======== DATA TO EXAMINE ========
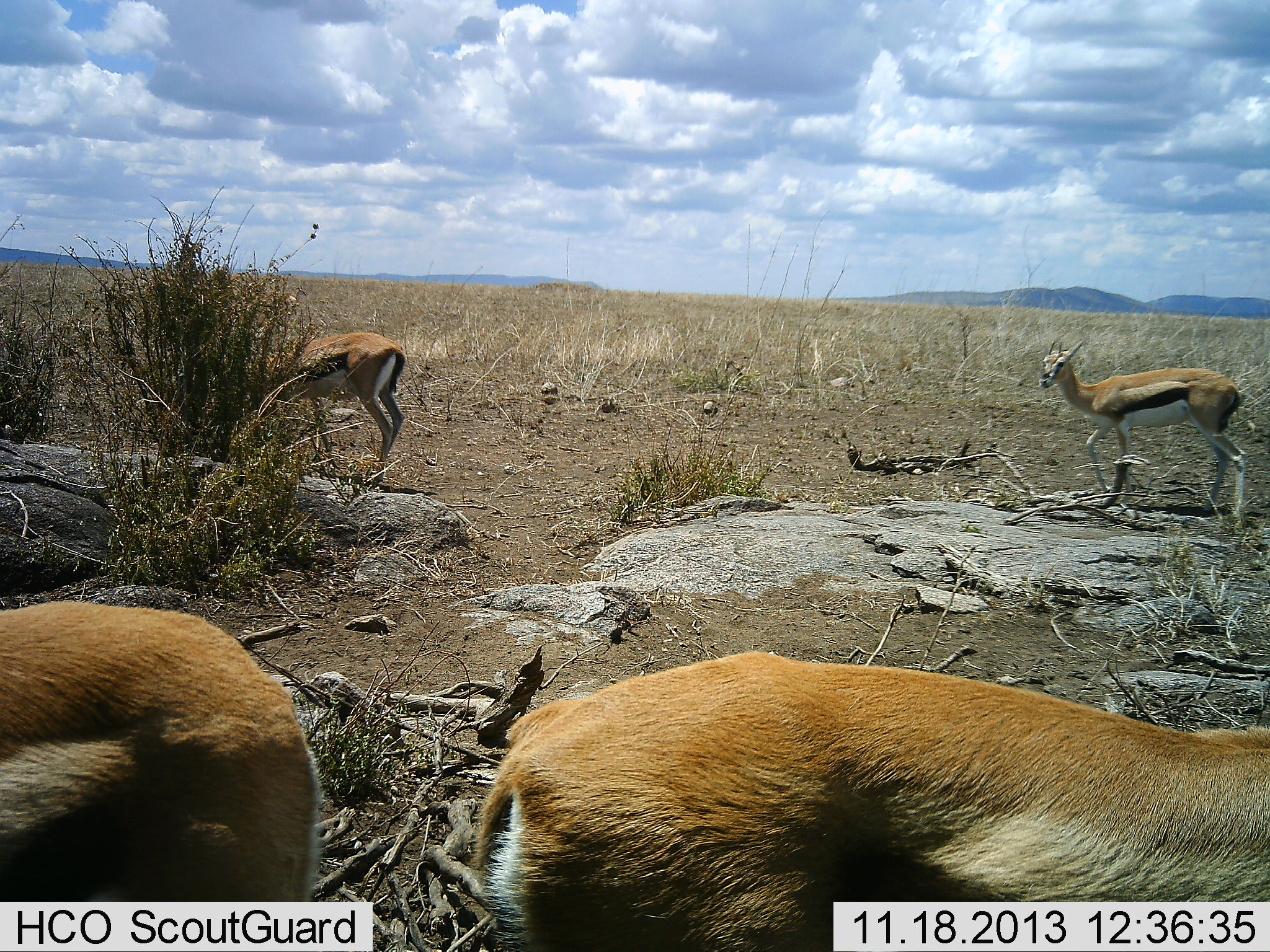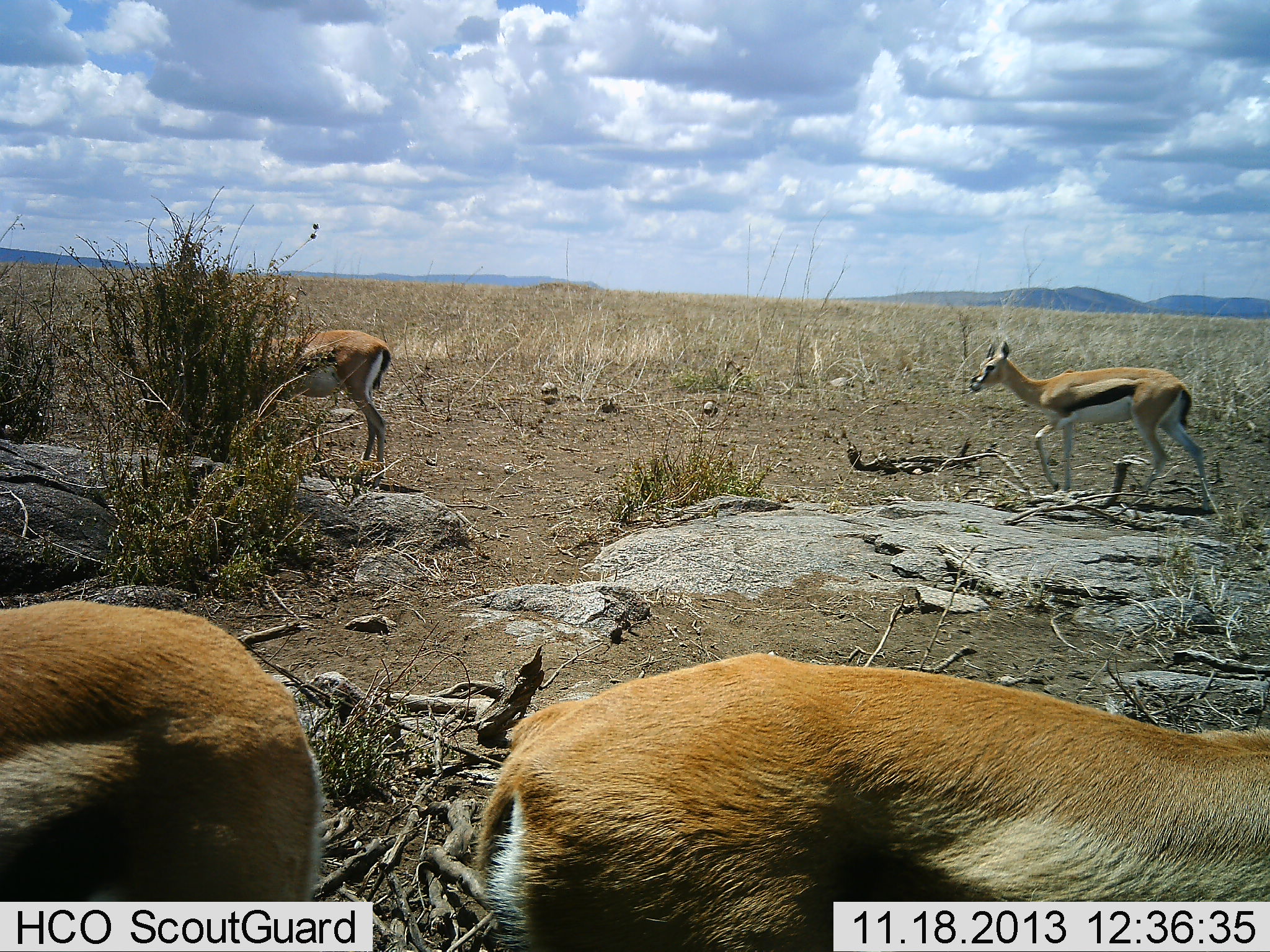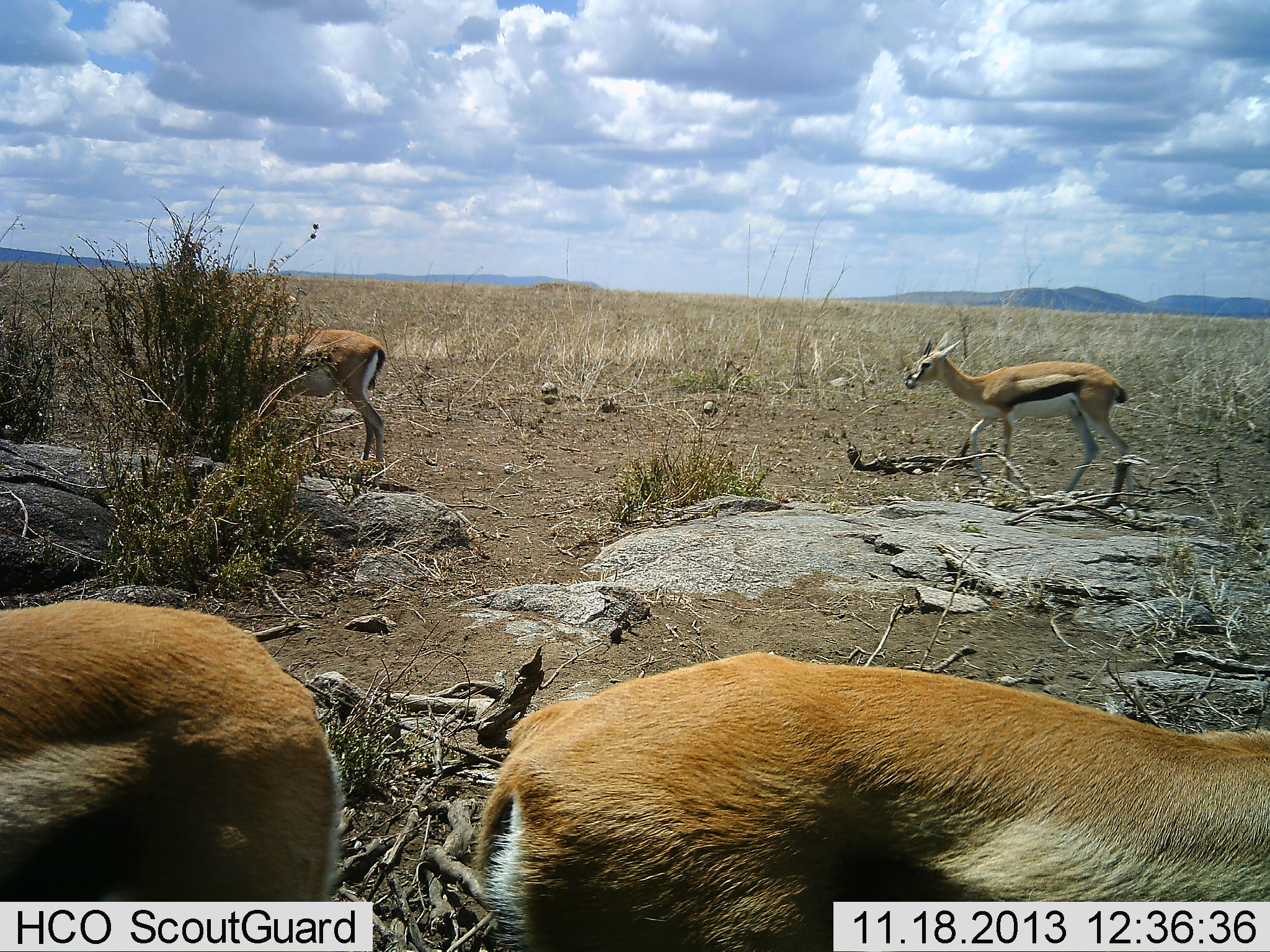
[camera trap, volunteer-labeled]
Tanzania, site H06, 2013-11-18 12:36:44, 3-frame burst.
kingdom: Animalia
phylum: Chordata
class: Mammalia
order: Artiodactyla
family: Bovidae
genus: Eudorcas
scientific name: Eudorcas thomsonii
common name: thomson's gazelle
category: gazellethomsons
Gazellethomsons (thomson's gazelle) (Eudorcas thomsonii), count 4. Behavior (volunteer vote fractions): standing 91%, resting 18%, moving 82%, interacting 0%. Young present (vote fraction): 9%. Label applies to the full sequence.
========
TRY IT: Each line above is to be copied exactly, and the pictures are to be dropped.

ANSWER SPACE:
[camera trap, volunteer-labeled]
Tanzania, site H06, 2013-11-18 12:36:44, 3-frame burst.
kingdom: Animalia
phylum: Chordata
class: Mammalia
order: Artiodactyla
family: Bovidae
genus: Eudorcas
scientific name: Eudorcas thomsonii
common name: thomson's gazelle
category: gazellethomsons
Gazellethomsons (thomson's gazelle) (Eudorcas thomsonii), count 4. Behavior (volunteer vote fractions): standing 91%, resting 18%, moving 82%, interacting 0%. Young present (vote fraction): 9%. Label applies to the full sequence.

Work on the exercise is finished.